Analysis and interpretation of data based on regression
Here we will collect data based on age, gender, and ICU status. We will then prepare and visualize the data to see the number of people who ended up in the ICU.
The pandemic has caused panic due to shortages in a lot of different aspects of life. One of the major ones was supplies in the medical field. We aim to predict the patients that will end in the ICU based on gender and age. Our outpatient clinics will launch marketing campaigns to target specific patient populations that are at higher risk of ending up in the ICU. This should help decrease shortages in our ICUs and medical departments. I need help with the following:
1) Identify and collect the data
2.)Prepare, explore, and visualize the data
3.) Use classification/regression modeling techniques
4.) Evaluate the models
5.)Communicate the results and conclusion data source
1. Identify and collect data: The variables for which data is to be collected are:
• ICU status: This measures whether the patient ended up in the intensive care unit. It is a binomial variable where Yes denote patients who ended up in ICU and No denote patient who did not end up in ICU. This is the dependent variable
• Gender: This indicates whether the patient is a male or female. It is also a binary variable with two categories. It is an independent variable.
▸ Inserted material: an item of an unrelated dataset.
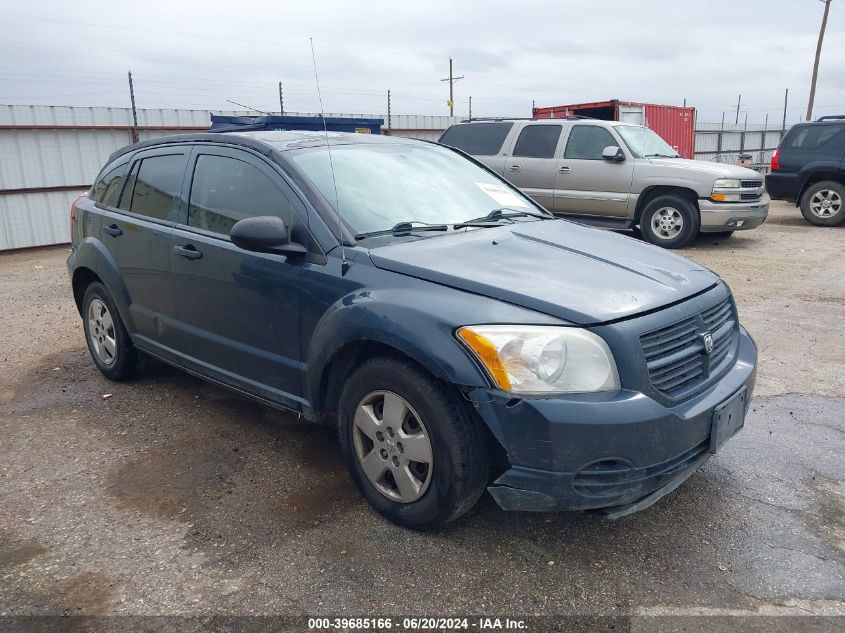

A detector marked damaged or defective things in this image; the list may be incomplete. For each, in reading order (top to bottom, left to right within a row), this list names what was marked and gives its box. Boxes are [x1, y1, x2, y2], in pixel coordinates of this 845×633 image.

damaged front bumper [468, 328, 760, 516]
• Age: this measures the respondent’s age. It is a categorical variable and an independent variable
2. prepare, explore, and visualize the data
• Preparation: the data was loaded on the software. We found there is no missing entry. Moreover, there is no error in data entry. The data is ready for exploration
• Explore: We used frequency distribution to show the percentages of each category in each variable. the result is presented in table 1.
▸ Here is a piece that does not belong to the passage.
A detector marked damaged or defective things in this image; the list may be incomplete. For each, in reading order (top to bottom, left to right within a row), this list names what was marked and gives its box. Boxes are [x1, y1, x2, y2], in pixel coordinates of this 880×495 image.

Table 1: Frequency Distribution
Table 1 shows that 75.3% of covid patients sampled did not end up in the ICU while 24.7% ended up in the ICU. 50.8% of respondents are male while 49.2% of respondents are female. 1.6% of respondents ended are between 0-17 years while 23.8% are between 18 and 49 years. 25.4% of respondents are between 50 and 64 years while 49.2% of respondents are above 65 years.
Table 2: Cross Tabulation
The table shows the distribution of ICU status of patients within gender and age groups. The result shows that 28.6% of patients aged above 65 years ended up in ICU while 23.8% of those aged between 50 and 64 years ended up in ICU. 18.8% and 18.1% of patients aged 0-17 years and 18-49 years respectively ended up in ICU. 20.4% of females ended up in ICU while 28.9% of all males with covid ended up in ICU. The chi-square test shows there is a significant association between the ICU status and gender and between ICU status and age group.
Fig 1: Univariate Plot
Fig 2: Bi-variate plot
3. Classification/Regression Modeling Techniques
We used a classification tree for the classification techniques and binary logistic regression for the regression techniques. The result of the classification tree is presented in fig 3. The result shows that gender is the most important variable for splitting the tree with an improvement measure of 0.004. We see that male has a higher proportion at ICU than female (28.9% vs 20.4%). For males, the age group category splits the tree further into above 65 years (node 6) and below 65 years (node 5). Male above 65 years have a higher proportion at ICU than those below 65 years (33.2% vs 24.6%). Within Male below 65 years, those between 50 and 64 years (Node 7) have high proportion at the ICU than those below 50 years (node 8) (26.1% vs 22.9%). For females, the split by age group is between patients below 50 years and those above 50 years. Female patients below 50 years had a lower proportion at the ICU compared to those above 50 years.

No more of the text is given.